Following Judge Torres’ version of the Howey test, Hogan explained that the test’s third prong implies that XRP purchasers “must have sought profits SOLELY from the efforts of others.”
The pro-XRP attorney finds the third prong of the Howey test interesting despite some court rulings that removed the “SOLELY” requirement.
SEC Failure to Prove the Third Prong of Howey
Hogan noted that the SEC’s effort to prove that XRP investors relied on Ripple’s efforts to make gains was truncated. Notably, the Judge struck out the testimony of the SEC’s expert hired to prove this point.
Hogan remarked that after the dismissal of SEC’s Expert 1 testimony, the agency’s third expert became the only witness to testify about the third prong of the Howey Test. Judge Torres denied Ripple’s motion to dismiss the SEC third expert’s testimony.
Notably, the SEC third expert opined that Ripple secretly manipulated XRP price. However, the expert did not indicate whether XRP purchasers knew about this price manipulation.
“In fact, the expert states that what Ripple was doing was being done in secret so people wouldn’t know. Without connecting Ripple’s actions to behavior, the testimony fails as proof,” said Hogan.
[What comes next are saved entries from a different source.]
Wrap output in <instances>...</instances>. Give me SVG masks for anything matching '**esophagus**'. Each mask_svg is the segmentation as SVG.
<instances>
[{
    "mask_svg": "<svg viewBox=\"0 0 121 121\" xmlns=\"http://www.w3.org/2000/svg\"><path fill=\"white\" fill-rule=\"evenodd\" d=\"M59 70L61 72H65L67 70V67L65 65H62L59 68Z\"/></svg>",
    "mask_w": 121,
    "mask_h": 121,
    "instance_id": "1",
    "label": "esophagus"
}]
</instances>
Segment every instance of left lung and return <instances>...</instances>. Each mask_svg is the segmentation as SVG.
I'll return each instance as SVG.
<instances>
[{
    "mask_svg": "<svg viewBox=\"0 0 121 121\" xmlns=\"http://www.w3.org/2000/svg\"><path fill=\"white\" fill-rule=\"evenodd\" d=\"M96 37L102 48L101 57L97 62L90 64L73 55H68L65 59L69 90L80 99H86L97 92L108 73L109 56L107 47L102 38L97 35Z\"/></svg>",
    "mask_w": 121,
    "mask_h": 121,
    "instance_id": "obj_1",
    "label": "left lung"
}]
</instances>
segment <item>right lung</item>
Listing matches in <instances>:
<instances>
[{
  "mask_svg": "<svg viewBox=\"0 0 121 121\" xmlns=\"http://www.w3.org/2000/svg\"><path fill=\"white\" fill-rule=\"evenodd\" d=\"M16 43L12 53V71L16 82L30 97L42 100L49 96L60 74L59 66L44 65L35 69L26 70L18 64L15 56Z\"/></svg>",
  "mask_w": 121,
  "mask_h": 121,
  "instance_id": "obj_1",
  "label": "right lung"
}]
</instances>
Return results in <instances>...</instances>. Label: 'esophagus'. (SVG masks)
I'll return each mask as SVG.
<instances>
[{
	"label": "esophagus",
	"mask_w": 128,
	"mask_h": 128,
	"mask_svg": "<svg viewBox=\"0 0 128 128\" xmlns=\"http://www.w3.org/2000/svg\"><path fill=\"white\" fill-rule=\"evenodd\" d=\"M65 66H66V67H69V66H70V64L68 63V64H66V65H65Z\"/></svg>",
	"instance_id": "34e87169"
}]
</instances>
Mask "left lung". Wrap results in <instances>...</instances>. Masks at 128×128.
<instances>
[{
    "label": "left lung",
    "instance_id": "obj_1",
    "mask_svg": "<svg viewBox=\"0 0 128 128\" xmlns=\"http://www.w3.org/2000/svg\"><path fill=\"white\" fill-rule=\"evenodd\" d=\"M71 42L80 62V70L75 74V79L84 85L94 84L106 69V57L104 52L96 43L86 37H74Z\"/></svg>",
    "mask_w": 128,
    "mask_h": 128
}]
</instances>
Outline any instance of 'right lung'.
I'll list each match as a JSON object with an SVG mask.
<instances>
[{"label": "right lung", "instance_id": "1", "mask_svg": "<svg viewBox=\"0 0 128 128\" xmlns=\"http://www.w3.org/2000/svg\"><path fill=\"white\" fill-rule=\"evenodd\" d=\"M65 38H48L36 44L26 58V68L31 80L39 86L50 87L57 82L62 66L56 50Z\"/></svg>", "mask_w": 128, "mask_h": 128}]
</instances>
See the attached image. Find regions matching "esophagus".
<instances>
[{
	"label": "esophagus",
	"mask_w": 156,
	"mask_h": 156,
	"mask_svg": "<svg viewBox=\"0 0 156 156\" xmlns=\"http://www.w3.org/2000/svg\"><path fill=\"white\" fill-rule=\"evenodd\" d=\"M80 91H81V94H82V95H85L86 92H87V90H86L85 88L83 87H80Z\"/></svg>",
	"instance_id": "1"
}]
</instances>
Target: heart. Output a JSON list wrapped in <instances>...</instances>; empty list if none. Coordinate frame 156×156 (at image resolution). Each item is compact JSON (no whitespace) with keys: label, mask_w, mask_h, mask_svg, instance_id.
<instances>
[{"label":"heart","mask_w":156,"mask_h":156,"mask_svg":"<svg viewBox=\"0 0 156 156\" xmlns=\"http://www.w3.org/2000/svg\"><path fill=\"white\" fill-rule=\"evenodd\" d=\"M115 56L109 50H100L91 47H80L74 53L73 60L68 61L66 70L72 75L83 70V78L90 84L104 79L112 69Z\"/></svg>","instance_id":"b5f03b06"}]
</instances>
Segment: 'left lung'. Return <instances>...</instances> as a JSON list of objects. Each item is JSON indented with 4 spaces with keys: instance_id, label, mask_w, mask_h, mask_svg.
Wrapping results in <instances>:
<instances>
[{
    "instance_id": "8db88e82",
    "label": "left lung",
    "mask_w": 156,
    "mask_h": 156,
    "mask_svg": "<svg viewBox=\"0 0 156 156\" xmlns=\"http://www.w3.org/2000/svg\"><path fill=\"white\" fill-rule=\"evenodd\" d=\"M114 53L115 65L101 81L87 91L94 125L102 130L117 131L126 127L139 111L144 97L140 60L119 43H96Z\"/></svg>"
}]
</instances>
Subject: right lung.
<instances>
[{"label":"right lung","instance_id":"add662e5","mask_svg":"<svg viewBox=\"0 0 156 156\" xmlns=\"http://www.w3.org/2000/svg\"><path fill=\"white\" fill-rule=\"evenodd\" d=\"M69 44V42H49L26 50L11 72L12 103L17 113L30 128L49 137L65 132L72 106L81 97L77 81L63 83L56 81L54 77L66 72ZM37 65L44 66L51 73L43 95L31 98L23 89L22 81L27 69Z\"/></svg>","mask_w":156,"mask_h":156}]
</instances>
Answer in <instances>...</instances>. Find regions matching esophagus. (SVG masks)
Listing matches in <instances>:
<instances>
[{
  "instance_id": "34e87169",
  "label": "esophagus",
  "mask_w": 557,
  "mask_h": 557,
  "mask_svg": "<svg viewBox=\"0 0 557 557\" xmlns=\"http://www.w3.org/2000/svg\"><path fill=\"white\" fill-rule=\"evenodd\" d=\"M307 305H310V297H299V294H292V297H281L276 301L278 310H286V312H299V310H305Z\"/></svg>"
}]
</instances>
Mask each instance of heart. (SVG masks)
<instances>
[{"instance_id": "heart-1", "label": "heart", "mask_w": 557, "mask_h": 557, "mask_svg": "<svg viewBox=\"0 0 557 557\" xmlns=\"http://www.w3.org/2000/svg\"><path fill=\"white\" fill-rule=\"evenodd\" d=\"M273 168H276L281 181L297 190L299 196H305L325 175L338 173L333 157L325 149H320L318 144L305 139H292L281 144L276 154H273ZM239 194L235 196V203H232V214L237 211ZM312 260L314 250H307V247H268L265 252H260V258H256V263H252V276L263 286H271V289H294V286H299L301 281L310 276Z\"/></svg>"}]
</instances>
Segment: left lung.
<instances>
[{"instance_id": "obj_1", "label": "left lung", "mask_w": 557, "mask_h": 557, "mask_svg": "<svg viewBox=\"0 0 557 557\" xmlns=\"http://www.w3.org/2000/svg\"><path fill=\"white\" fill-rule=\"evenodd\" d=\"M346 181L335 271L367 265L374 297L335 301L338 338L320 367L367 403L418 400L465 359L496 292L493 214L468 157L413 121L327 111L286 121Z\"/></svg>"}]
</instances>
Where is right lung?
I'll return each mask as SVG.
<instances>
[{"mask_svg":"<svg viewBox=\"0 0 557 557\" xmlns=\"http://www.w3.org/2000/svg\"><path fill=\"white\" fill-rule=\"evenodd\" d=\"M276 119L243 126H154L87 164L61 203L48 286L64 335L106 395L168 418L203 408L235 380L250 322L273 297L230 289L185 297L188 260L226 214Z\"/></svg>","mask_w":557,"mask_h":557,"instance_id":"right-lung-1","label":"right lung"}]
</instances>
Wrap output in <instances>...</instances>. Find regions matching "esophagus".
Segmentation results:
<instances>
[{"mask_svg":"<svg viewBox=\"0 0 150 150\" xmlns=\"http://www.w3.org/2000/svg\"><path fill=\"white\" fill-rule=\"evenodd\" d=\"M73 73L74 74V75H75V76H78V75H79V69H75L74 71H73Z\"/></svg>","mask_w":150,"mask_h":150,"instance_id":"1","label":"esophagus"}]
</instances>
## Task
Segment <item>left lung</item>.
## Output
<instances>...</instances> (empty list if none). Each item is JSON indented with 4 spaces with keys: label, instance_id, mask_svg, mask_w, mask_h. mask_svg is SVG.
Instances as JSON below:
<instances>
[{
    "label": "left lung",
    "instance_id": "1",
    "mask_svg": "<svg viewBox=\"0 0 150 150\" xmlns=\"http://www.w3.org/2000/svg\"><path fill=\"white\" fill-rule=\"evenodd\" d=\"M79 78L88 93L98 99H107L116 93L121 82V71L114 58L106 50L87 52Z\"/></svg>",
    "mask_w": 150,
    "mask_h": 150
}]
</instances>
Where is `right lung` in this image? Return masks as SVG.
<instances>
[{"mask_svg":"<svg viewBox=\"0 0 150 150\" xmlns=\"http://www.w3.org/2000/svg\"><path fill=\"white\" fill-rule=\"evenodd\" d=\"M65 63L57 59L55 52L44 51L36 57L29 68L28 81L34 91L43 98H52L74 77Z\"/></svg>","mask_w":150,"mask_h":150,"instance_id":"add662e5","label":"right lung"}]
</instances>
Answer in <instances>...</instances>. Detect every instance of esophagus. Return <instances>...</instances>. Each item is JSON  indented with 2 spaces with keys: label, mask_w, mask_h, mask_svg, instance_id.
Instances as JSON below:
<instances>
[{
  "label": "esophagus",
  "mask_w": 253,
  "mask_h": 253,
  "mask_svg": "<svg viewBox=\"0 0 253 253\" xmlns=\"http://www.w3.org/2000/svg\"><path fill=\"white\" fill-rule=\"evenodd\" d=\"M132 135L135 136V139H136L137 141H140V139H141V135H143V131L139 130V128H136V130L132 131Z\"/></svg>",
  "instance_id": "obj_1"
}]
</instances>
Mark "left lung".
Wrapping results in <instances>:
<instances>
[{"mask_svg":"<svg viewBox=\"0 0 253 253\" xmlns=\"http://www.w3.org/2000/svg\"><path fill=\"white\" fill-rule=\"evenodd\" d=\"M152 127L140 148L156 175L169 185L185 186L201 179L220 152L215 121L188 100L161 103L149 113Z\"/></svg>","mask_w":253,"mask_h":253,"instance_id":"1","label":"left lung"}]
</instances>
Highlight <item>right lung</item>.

The outspoken legal expert does not believe the expert’s report is enough to justify the third prong of the Howey test.
Based on this, he said the regulator is now left with only the so-called “cacophony” statements made by Ripple as evidence to prove the third prong of Howey. In the SEC’s summary judgment motion, the regulator cited instances where Ripple promoted XRP as an investment contract.
Some include the brochure sent out to potential investors in 2014, and tweets from Ripple’s Chairman Chris Larsen, highlighting how the company intends to keep 50% of XRP supply to build apps and promote Ripple. Furthermore, the regulator asserted that Ripple touted “XRP price increase as Ripplemania.”
Hogan believes these claims are not enough to prove the third prong.
Meanwhile, Ripple has provided evidence showing that XRP was publicly deemed a currency and an asset, and not a security as claimed by the SEC.
Despite SEC getting six XRP holders to say otherwise, thousands of XRP holders countered the statement in the amicus curiae brief filed by attorney John Deaton on behalf of the community, said Hogan.
He added that one of the SEC experts conceded that Ripple had no influence on XRP price movements since 2018 till date.
Hogan: Ripple Should Win
Based on his analysis, Hogan said the majority of the evidence in the lawsuit shows that XRP investors did not rely on Ripple’s efforts to make gains.
He concluded that no reasonable juror would go through the evidence and still conclude that the SEC was able to prove the third prong of the Howey test.
According to Hogan, the analysis is the second reason Ripple should win the lawsuit. The partner of Hogan & Hogan highlighted the first reason why Ripple should win earlier this week. He asserted that the SEC has failed to show the investment contract in the Ripple case.
Hogan’s legal analysis is part of efforts to provide research materials to the clerk assisting Judge Torres in drafting the summary judgment.
“Thanks for reading (especially you-awesome Law Clerk!),” he remarked.